Work request A → According to the WORC overview, why does WORC always define the last step in data mining as a machine learning approach?
Work request B → In the WORC overview, take the part that opens with the words containing "Preprocessing is defined" and closes with "the time required.", and swap "feature selection" for "feature weighting" when you write it out again.

When I started my PhD at the Erasmus MC in 2016 on radiomics, the idea was to start with a straight-forward radiomics study to get familiar with the field. Both the field of radiomics and my group at the Erasmus MC had existed for quite some time. Therefore, I naively expected that all previously created methods and software were nicely organized and would be straight forward to apply and compare. However, I found that of all the radiomics studies, only a few actually released their software open-source. Moreover, the software that was available was very diverse in terms of programming language and often difficult to understand. Each developer used its own ontology, workflow and implementation.
Hence I wondered which method would work best for my specific application. It seemed that many of my fellow PhD students started out with the same question. I did not like the foresight to start out my PhD by tediously working on finding a decent baseline and trying out all kinds of methods. Moreover, it felt inefficient that every time a new study is started, someone like me had to go through the whole process over and over again.
I therefore decided to create one radiomics platform in which multiple approaches could easily be integrated. I tried to make it as flexible as possible and modular, such that researcher can easily integrate their own components into the workflow.
Including all these methods brought along many choices in terms of both the methods to use and their parameters. Similar to the above, I also did not like the foresight of manual tuning, which both feels inefficient and a non-optimal approach. Hence, I decided to create an automatic optimization routine for the platform which includes all the choices in the workflow that have to be made.
The result is WORC, which has made my research a lot easier and more fun, as I can very easily create a decent radiomics baseline for any study with little effort.
Radiomics concerns the use of quantitative medical image features to predict clinically relevant outcomes. In WORC, the computational radiomics workflow is divided in five steps:
Image Acquisition, which we assume has already been done.
Preprocessing is defined as anything that is done to the image before the feature extraction. This may include normalization, cropping, masking, and registration. Filtering may be included as well, although several features may already implicitly use a filter.
Data mining is defined as anything that is used to go from features to the actual label or outcome. This may include feature selection, feature imputation, feature scaling, dimensionality reduction, and oversampling. Note that we always define the last step in data mining as a machine learning approach. Although several radiomics studies do not use machine learning but directly correlate features with outcome, we feel that in clinical practice a prediction model is most of the time required.
Due to the shear amount of tools available in the data mining node, this node in itself is another fastr (micro)network.
Modularity and standardization: fastr¶
The first step of building WORC was to standardize radiomics in components to create a modular workflow. The available radiomics methods were all in different software languages, hence my framework had to support this as well. Luckily, some of my colleagues had the same issues and decided to create a new workflow engine: fastr. I highly recommend to read at least the introductory page of the manual in order to get familiar with the basic concept of fastr .
To illustrate the principles of fastr, one of the simpler workflows created by WORC using fastr is shown in the figure below.
The radiomics workflow is split in nodes. We define four types of nodes: * Sources, which serve as the input for the workflow. * Nodes, which is where the actual algorithms run. * Sinks, which serve as the output for the workflow. * Constants
In each node, the inputs, outputs and thereby the task is fixed. However, the actual algorithm that is used within a node is node. For example, in a feature extraction node, the inputs are an image, possibly a segmentation and parameters, from which features are extracted, which are thereby the output. Which methods is actually used to extract the features and the features extracted may vary.

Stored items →
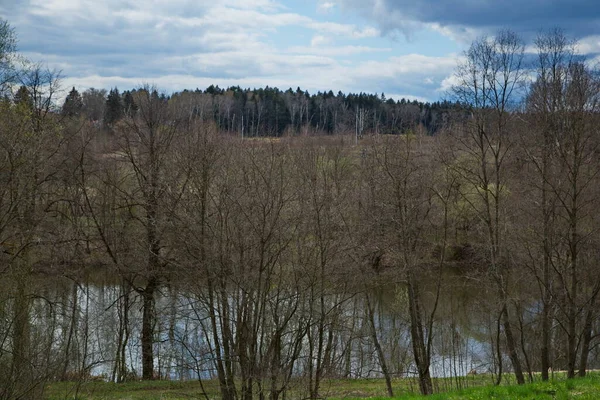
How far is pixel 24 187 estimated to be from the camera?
54.6 feet

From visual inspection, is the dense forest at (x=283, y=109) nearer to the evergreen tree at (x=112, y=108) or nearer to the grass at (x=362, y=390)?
the evergreen tree at (x=112, y=108)

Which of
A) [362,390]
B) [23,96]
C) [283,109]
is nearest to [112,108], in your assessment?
[283,109]

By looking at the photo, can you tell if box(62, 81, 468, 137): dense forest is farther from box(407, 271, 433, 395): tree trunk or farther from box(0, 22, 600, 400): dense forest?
box(407, 271, 433, 395): tree trunk

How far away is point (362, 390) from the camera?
2155 cm

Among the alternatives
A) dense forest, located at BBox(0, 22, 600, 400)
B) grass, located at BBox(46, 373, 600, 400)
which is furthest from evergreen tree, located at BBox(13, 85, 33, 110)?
grass, located at BBox(46, 373, 600, 400)

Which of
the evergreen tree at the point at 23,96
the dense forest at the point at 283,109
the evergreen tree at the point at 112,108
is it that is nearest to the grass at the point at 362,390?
the evergreen tree at the point at 23,96

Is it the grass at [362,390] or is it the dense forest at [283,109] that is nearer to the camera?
the grass at [362,390]

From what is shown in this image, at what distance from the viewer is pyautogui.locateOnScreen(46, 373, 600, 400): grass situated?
11672 mm

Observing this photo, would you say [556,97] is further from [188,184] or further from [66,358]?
[66,358]

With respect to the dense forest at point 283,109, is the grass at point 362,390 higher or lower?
lower

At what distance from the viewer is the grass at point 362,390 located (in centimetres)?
1167

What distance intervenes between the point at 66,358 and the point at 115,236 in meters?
9.11

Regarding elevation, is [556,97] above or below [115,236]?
above

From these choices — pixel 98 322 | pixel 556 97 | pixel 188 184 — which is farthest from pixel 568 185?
pixel 98 322
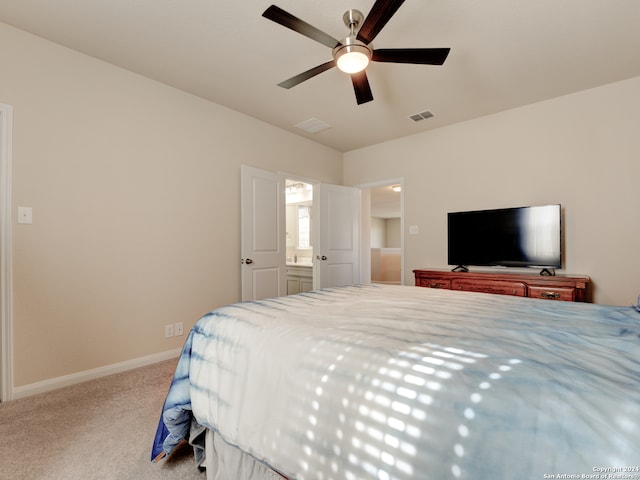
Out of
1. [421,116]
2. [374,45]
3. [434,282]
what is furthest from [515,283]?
[374,45]

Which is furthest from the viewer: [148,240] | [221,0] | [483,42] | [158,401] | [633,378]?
[148,240]

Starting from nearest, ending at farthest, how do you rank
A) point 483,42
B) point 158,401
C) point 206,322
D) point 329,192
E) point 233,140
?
1. point 206,322
2. point 158,401
3. point 483,42
4. point 233,140
5. point 329,192

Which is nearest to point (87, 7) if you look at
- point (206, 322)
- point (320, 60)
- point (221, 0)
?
point (221, 0)

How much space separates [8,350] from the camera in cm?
227

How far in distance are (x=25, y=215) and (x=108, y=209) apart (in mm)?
545

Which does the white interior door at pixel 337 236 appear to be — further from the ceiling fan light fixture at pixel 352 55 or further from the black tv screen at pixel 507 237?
the ceiling fan light fixture at pixel 352 55

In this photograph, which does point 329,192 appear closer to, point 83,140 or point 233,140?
point 233,140

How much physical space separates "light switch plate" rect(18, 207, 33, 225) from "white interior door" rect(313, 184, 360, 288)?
315 centimetres

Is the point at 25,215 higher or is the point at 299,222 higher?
the point at 299,222

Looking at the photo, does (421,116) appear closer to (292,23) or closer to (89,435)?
(292,23)

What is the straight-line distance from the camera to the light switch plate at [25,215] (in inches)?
92.1

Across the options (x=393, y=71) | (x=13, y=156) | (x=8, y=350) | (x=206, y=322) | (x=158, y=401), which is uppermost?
(x=393, y=71)

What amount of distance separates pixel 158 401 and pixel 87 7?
277cm

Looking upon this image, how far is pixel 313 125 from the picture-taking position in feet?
13.8
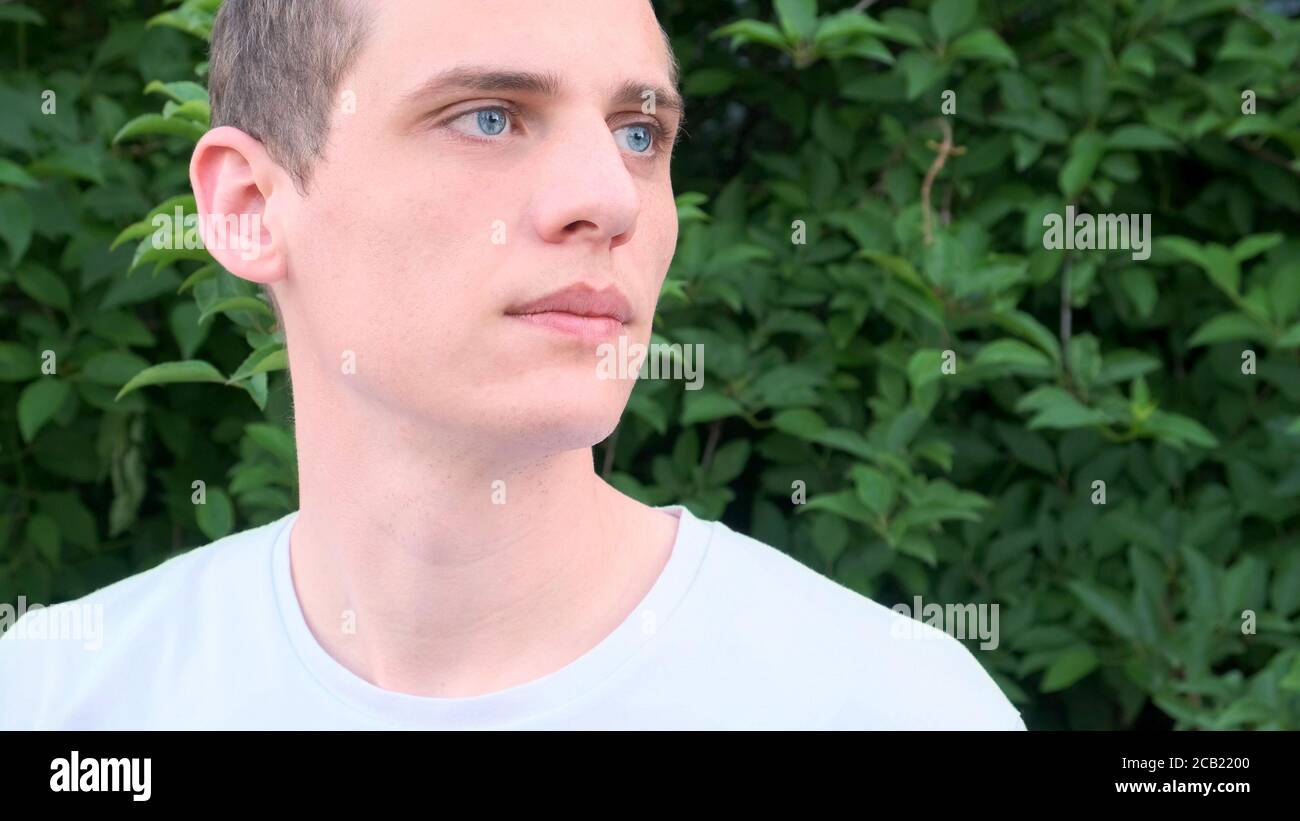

Output A → Although several radiomics studies directly correlate features with outcome instead of using machine learning, the authors feel that in clinical practice a prediction model is most of the time required. For that reason, the final data mining step is always a machine learning approach.

Output B →
Preprocessing is defined as anything that is done to the image before the feature extraction. This may include normalization, cropping, masking, and registration. Filtering may be included as well, although several features may already implicitly use a filter.
Data mining is defined as anything that is used to go from features to the actual label or outcome. This may include feature weighting, feature imputation, feature scaling, dimensionality reduction, and oversampling. Note that we always define the last step in data mining as a machine learning approach. Although several radiomics studies do not use machine learning but directly correlate features with outcome, we feel that in clinical practice a prediction model is most of the time required.